Now, I guess you are using Java. Depending on your JRI and CPU, multiple draw calls (which are inevitable if you use occlusion) could be an overhead with JNI. If this happens, you will have to experiment a bit with the size of your nodes or implement the rendering part in C (or similar)…

So I just tried VBOs and I still get “out of memory” error. It makes sense since all VBO does is copies the data into vram instead of working from main memory.

I figured for 12 milion points I’m using about 12 bytes EACH, so I would need around 144Mb minimum assuming there is no overhead. I think I’ll have to look into culling with octree to see if that can help.

No, as far I as know VBO manage dynamically memory depending of the hints you have given to it. For example, when you suggest to the vbo that the geometry is static using GL_STATIC_DRAW, the driver will favor the data upload into vram because this one is very fast and it won’t have to update this data often as you suggest to it. Then, for most applications it is not possible to enfore such a policy so the rest of the data should remain in system memory and then in swap before crashing…
I though it is why Zengar suggest you to use VBO instead of vertex arrays

But wouldn’t it send the stuff to VRAM eventually? and this would cause an out of memory error? I would have to cull the points before putting them in VBO or at least before sending the VBO data to the video card, no?

I suggest you store all the points in your ram und cull them; then render only relevant points using the normal vertex arrays. If this is still to slow for your purpose, you can implement some fancy async streaming to VBO (like rendering some VBOs while loading data to other VBOs in a different thread – I hope this does work?). Or you can use streaming VBOs from the beginning, but this will result in more work…


how are your points organized?
Are they distributed around the viewer or maybe in one block ( f.e. 100 x 200 x 300 points? ).

I assume, that most of the time you want only view the data and sometimes do viewing operations ( rotating, zooming ).
While operating(changing the viewing matrix) it is possibly not necessary to show all 6 million points but only some of them or the bounding box, so you don’t need vertex arrays or vbos and can send your data directly to the graphics card, if the viewing operation is over.

( sorry for my bad english )

Could you elaborate what do you mean by sending data direct to the card?

simply with glVertex() :slight_smile:
ok but if you are holding your data anyway in memory, vertex arrays or vbo’s would be better

glVertex does not send the data direct to the card, but constructs a kind of vertex array internally before sendint it to the card + you get the setup and multiple call overhead. This is the reason why the immediate mode is so much slower compared to VBOs, where the data for rendering is already in the server space.

I would suggest sorting your points into an octtree by dividing the world into 8 sections recursively until each octant contains less than some constant amount of points (say 5000). Then you create a vertex array for each octtant. Now you can cull by checking the octtant bounding box against your frustum, and reject large amounts of points.

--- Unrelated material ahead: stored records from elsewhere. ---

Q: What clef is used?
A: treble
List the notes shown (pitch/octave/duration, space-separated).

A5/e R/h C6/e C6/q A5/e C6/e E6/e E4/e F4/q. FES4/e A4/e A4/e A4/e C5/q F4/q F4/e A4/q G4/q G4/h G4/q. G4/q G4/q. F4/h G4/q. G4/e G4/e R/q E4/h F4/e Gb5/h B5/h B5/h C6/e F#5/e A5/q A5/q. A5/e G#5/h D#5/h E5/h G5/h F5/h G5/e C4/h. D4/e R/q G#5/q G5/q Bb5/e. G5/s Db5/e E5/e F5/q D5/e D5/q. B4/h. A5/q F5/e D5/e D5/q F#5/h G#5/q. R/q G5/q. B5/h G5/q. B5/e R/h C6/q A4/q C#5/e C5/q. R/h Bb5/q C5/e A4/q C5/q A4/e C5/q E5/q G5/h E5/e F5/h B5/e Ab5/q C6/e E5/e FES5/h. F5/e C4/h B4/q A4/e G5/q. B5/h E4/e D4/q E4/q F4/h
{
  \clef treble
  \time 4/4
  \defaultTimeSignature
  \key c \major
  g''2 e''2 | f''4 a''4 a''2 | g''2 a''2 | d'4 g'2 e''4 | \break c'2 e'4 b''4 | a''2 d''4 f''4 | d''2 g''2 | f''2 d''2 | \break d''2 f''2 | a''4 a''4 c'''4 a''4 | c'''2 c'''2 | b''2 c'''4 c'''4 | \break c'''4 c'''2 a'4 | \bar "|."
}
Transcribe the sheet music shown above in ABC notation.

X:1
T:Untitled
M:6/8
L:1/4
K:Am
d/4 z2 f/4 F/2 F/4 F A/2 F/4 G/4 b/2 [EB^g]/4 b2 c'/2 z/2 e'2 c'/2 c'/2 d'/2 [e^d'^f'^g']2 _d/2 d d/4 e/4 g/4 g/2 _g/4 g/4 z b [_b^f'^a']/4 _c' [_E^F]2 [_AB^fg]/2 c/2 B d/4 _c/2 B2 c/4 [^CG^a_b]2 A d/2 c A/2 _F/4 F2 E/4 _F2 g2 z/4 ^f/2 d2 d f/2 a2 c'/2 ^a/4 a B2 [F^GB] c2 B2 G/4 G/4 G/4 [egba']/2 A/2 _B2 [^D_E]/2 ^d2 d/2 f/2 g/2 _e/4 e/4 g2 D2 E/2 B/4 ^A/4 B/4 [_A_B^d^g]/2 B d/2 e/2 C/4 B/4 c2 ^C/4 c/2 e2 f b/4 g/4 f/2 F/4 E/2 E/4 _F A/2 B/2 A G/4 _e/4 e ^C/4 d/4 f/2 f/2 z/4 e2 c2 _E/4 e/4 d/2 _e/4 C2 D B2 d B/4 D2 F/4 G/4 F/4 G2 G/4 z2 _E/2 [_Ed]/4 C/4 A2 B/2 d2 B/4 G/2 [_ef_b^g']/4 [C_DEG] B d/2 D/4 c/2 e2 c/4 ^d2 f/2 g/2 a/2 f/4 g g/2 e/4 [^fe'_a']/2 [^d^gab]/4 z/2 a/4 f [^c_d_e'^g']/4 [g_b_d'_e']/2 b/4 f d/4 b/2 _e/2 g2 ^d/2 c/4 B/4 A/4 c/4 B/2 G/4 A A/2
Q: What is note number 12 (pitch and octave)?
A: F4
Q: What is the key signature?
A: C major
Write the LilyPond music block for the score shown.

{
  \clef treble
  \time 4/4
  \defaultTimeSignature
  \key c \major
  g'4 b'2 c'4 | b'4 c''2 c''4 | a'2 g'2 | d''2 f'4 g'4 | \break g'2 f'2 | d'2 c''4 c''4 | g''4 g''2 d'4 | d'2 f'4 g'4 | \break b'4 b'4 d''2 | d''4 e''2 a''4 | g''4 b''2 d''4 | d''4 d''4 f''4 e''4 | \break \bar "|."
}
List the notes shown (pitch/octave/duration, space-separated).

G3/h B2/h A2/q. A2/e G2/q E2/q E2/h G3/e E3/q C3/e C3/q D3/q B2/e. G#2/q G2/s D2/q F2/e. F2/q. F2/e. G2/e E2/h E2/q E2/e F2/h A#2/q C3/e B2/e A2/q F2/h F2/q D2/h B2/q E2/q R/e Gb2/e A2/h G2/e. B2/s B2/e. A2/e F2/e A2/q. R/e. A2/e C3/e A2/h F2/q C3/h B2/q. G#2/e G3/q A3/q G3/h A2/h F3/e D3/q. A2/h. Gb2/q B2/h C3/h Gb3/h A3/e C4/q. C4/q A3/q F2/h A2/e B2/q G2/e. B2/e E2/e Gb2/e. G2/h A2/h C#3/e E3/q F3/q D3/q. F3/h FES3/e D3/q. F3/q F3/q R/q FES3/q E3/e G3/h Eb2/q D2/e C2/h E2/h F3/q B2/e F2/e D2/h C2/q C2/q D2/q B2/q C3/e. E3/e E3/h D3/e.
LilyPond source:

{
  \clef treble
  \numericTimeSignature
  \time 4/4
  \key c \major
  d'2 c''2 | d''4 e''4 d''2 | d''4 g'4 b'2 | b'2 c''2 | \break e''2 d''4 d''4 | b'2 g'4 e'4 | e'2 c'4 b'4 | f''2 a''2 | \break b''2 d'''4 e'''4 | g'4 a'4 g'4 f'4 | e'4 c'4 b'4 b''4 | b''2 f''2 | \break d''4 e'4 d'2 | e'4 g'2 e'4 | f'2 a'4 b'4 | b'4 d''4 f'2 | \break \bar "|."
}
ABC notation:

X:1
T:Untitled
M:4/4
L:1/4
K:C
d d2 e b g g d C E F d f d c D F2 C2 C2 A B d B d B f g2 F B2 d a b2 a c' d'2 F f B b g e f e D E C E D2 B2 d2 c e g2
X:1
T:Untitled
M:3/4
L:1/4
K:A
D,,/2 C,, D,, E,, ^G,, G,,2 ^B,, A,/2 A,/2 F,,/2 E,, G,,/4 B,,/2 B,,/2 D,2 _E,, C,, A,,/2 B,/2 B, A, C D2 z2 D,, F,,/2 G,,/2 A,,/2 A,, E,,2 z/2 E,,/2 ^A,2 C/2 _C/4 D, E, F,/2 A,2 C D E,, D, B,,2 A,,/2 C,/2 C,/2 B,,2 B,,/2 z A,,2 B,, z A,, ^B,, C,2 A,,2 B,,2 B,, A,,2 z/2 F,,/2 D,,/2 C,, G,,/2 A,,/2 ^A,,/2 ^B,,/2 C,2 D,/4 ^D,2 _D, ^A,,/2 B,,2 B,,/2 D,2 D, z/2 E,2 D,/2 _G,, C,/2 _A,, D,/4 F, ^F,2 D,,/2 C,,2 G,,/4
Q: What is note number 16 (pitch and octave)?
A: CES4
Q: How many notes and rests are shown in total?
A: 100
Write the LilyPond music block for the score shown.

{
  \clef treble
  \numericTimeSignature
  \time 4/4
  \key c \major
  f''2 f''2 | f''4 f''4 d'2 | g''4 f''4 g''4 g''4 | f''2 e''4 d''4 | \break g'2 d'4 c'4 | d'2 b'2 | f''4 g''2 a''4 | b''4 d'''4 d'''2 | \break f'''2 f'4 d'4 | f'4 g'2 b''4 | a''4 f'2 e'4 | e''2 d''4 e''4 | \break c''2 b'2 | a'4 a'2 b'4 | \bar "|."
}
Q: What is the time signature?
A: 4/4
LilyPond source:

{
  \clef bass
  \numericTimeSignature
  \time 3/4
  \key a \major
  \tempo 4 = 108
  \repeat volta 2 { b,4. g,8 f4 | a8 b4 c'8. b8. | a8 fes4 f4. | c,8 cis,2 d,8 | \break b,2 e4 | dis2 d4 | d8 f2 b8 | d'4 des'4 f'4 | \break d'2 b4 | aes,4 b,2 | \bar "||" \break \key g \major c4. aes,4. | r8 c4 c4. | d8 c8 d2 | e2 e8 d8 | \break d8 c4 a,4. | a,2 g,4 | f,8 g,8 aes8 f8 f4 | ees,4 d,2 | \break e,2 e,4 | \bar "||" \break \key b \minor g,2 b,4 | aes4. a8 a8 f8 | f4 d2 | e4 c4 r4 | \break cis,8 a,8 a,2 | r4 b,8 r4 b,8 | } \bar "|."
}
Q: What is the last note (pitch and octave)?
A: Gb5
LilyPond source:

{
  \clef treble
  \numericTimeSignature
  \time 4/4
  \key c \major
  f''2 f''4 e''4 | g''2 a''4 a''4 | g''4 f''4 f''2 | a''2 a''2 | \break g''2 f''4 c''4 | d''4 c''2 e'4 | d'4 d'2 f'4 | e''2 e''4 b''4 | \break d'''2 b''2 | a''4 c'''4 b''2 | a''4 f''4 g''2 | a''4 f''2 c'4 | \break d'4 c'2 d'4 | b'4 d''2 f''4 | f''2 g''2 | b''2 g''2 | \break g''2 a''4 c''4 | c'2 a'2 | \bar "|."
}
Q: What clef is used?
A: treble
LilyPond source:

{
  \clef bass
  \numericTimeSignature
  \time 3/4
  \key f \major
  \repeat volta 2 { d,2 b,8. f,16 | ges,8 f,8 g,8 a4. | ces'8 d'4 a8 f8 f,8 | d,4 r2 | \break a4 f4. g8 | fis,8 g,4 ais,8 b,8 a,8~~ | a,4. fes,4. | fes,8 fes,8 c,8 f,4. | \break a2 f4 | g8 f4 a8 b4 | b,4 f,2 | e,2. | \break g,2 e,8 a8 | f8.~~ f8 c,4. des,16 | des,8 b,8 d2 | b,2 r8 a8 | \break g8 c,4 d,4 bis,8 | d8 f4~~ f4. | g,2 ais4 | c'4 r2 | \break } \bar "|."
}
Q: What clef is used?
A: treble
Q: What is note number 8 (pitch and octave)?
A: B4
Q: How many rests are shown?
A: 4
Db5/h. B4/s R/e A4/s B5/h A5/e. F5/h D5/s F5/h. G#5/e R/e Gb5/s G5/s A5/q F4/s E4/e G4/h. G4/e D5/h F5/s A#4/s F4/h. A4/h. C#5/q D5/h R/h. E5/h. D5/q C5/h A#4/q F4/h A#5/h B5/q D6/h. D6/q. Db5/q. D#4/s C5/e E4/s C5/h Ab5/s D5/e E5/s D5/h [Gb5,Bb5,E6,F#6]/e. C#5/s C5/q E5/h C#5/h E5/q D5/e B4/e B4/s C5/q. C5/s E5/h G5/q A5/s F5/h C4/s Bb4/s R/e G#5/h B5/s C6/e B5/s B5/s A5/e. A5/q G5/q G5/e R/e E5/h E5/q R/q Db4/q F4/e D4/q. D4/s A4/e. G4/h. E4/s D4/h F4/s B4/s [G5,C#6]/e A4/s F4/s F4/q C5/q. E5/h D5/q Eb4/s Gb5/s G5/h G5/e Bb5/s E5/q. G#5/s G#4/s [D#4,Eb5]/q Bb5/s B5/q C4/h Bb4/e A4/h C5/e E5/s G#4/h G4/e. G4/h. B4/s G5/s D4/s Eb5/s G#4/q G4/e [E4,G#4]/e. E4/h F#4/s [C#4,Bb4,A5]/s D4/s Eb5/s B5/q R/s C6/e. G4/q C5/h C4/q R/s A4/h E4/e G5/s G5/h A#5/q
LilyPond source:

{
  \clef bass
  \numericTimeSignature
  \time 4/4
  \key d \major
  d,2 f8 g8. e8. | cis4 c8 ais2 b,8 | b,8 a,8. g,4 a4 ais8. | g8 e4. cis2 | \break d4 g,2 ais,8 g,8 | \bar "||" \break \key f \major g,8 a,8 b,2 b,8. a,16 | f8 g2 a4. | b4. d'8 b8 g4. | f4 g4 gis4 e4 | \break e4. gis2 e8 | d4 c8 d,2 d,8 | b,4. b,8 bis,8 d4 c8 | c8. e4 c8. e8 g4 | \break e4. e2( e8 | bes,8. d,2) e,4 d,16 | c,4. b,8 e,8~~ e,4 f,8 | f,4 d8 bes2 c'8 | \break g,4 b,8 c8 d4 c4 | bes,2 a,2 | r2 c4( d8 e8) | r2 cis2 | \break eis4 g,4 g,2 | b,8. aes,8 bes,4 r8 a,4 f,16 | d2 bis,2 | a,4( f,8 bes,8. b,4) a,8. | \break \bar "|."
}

Even if you do not CULL, you can now draw each octtant and get everything rendered. The issue you are seeing is because you try and shove all of those points into one array. If that array is larger than your memory, you are in trouble. If you break them up into smaller portions, your card can discard older sets for the latest one you rendered. It’ll be slow, but work.

Also, rendering more than about 5000 at a time will be slow anyway.

Hello Zengar,

oh I don’t know this with the internal vertex array :eek: .
Would this internal array be erased if you call glFlush() between?
Then you could maybe call glFlush every 500000 points.


Dj3hut1, the golden rule is to avoid immediate mode (glVertex) alltogether. Never use it if you want performance (except you only need one quad or such): it is really SLOW.